L'aide sociale à l'enfance, toujours à bout de souffle malgré les cris d'alerte / Photo: Ludovic MARIN - AFP
Le 25 janvier 2024, la mort de Lily, 15 ans, dans une chambre d'hôtel près de Clermont-Ferrand, avait braqué les projecteurs sur une aide sociale à l'enfance (ASE) à bout de souffle.
Un an plus tard et malgré les nombreux cris d'alerte, y compris d'élus, les tentatives de réforme de ce secteur sont dans les limbes.
Un système saturé
Quelque 390.000 enfants font l'objet d'une mesure de protection au titre de l'aide sociale à l'enfance (ex-Ddass), un service géré par les départements et saturé depuis plusieurs années.
Sur le terrain, la situation est "catastrophique" et "pire qu'à l'os", selon les professionnels du secteur qui pointent une "justice saturée", des associations exsangues financièrement, des travailleurs sociaux en "surrégime". Le secteur est depuis plusieurs années confronté à une pénurie de professionnels et d’assistants familiaux.
Faute de places disponibles, de plus en plus de mineurs sont désormais contraints de patienter dans leur famille, en dépit de décisions judiciaires les considérant comme en danger dans leur foyer.
Des drames en série
La mort de Lily en janvier 2024 a jeté une lumière crue sur la vie et le quotidien des enfants placés mais est loin d'être isolée, selon le comité vigilance des enfants placés, créé par d'anciens enfants de l'ASE. Le comité a rendu hommage en mai 2024 aux victimes, parmi lesquelles il décomptait à l'époque "cinq à sept suicides, rien que cette année".
En octobre, un procès à Châteauroux a également levé le voile sur la situation d'adolescents placés dans des familles d'accueil. Des dizaines d'enfants ont ainsi été confiés illégalement par l'ASE du Nord à une structure d'accueil située dans l'Indre, qui ne disposait pas de l'agrément nécessaire.
Autre point d'inquiétude, la situation dans les pouponnières, qui accueillent des enfants de 0 à 3 ans et où le taux d'encadrement n'a pas évolué depuis un décret de 1974. "La détresse psychique des bébés" est "à son paroxysme", alertait en mai la députée socialiste Isabelle Santiago dans une lettre adressée au gouvernement.
Des querelles Etat-départements
Face à ces "dysfonctionnements" en cascade, Etat et départements se renvoient régulièrement la balle. Dans les faits, les services de l'ASE sont, depuis les grandes lois de décentralisation de 1982 et 1983, passés sous l'autorité et la responsabilité des départements.

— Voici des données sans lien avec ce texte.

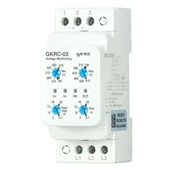 Gkrc-03 Pk28 380Vac T-I 3 Cap Gerilim Korum-Entes - 1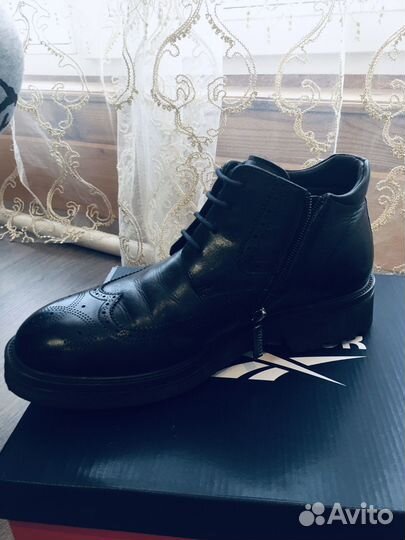 Ботинки мужские зимние 39 размер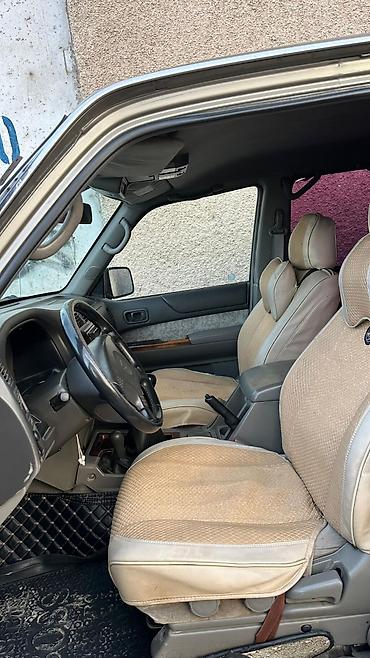 Продажа авто: Nissan Patrol: 2002 г., Механика, Дизель, Внедорожник — 3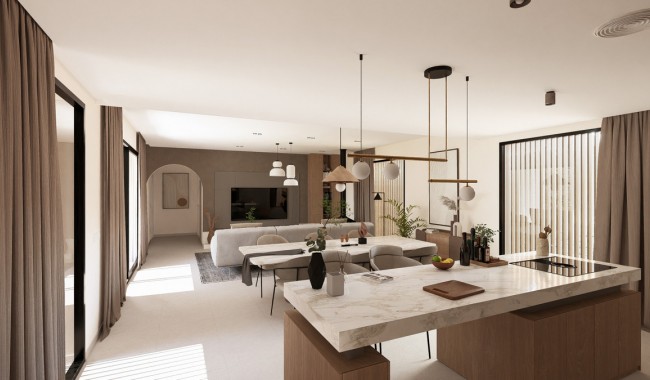 Nueva construcción  - Villa - Murcia - Baños y Mendigo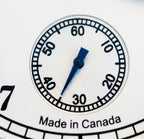 Navy Blue Voyageur small seconds at 6 o'clock close-up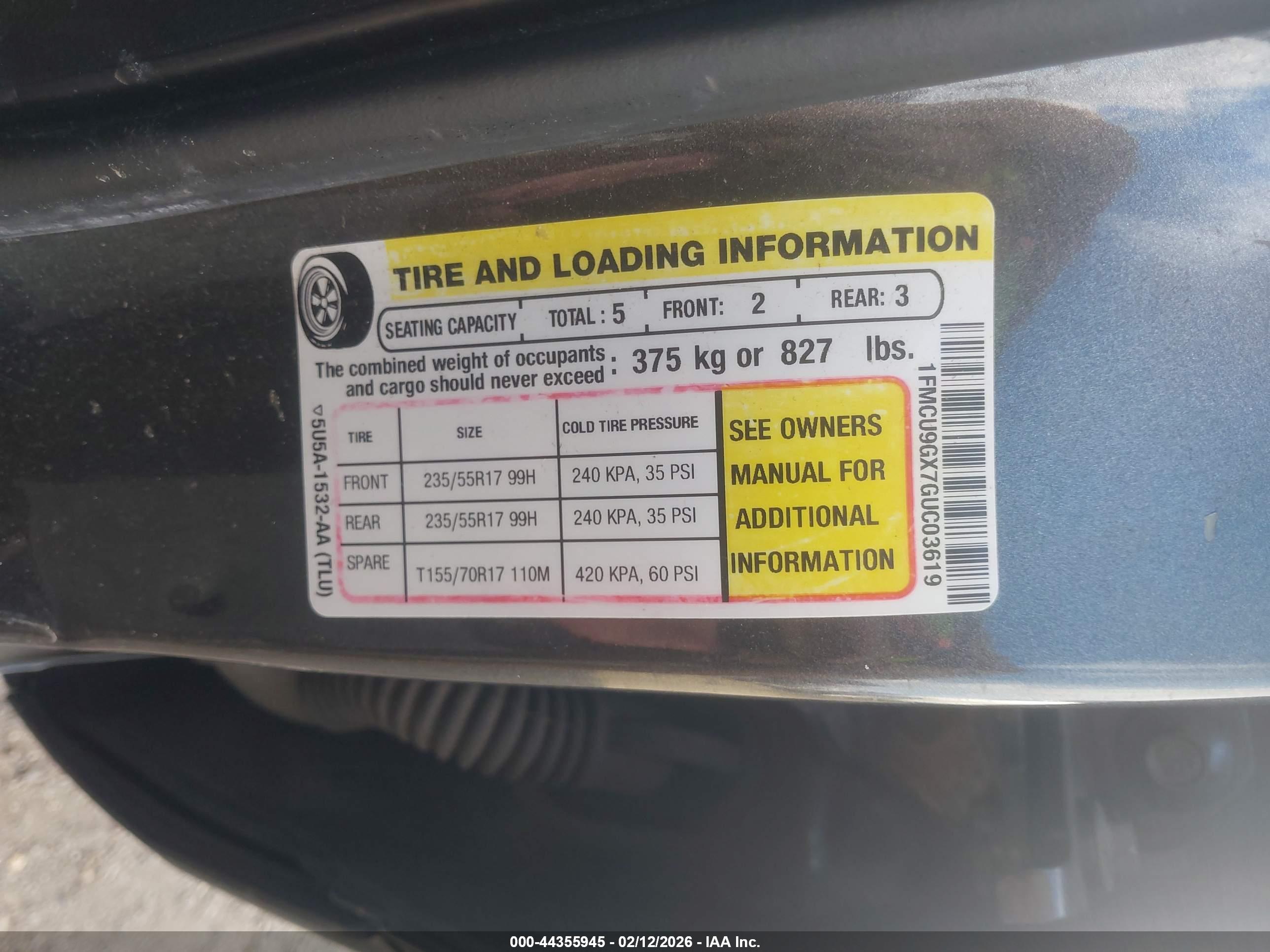 FORD ESCAPE image 9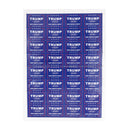 Keep America Great 2020 President Donald Trump DIY Mini Stickers Support 32pack
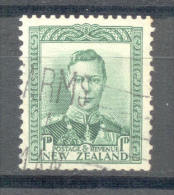 Neuseeland New Zealand 1938 - Michel Nr. 239 O - Gebraucht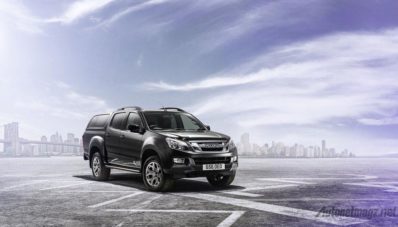 Isuzu Gempur Kembali Pasar Double Cabin Inggris dengan D-Max Blade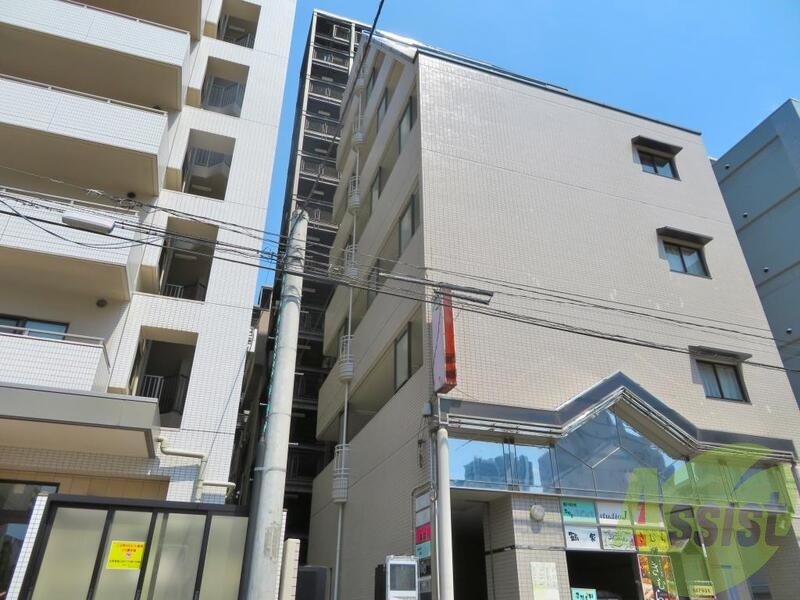 仙台市青葉区二日町の賃貸マンションの外観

Mais dans un contexte de coupes budgétaires, les départements estiment ne plus en être en mesure d'assurer correctement leurs missions et appellent à l'Etat à prendre sa part. Dans leur collimateur, la hausse des mineurs non accompagnés (MNA) qui pèsent selon eux fortement sur leurs dépenses sociales.
Un temps évoquée et défendue par le militant des droits de l'enfant Lyes Louffok, l'idée d'une recentralisation de l'ASE a provoqué une levée de bouclier côté départements qui y ont vu une insulte.
Des pistes de réformes
Revoir les taux d'encadrement, améliorer les conditions des travailleurs sociaux, repenser l'articulation Etat-Départements.... des pistes de réforme ont été évoquées ces dernières années, sans jamais aboutir.
Une commission d’enquête parlementaire "sur les manquements des politiques de protection de l’enfance" a été mise sur pied mais ses travaux ont été interrompus par la dissolution de l'Assemblée nationale. Ils n'ont repris qu'en novembre.
"Nous avons maintenant six mois pour produire un électrochoc et mettre l’État et les collectivités face à leurs responsabilités", a prévenu la députée socialiste Isabelle Santiago, rapporteure de cette mission.
Dernière ministre en date chargée spécifiquement du dossier, Agnès Canayer, qui n'a pas été reconduite à ses fonctions, a souhaité fin octobre la mise en place de "contrôles plus réguliers" - sans donner plus de détails.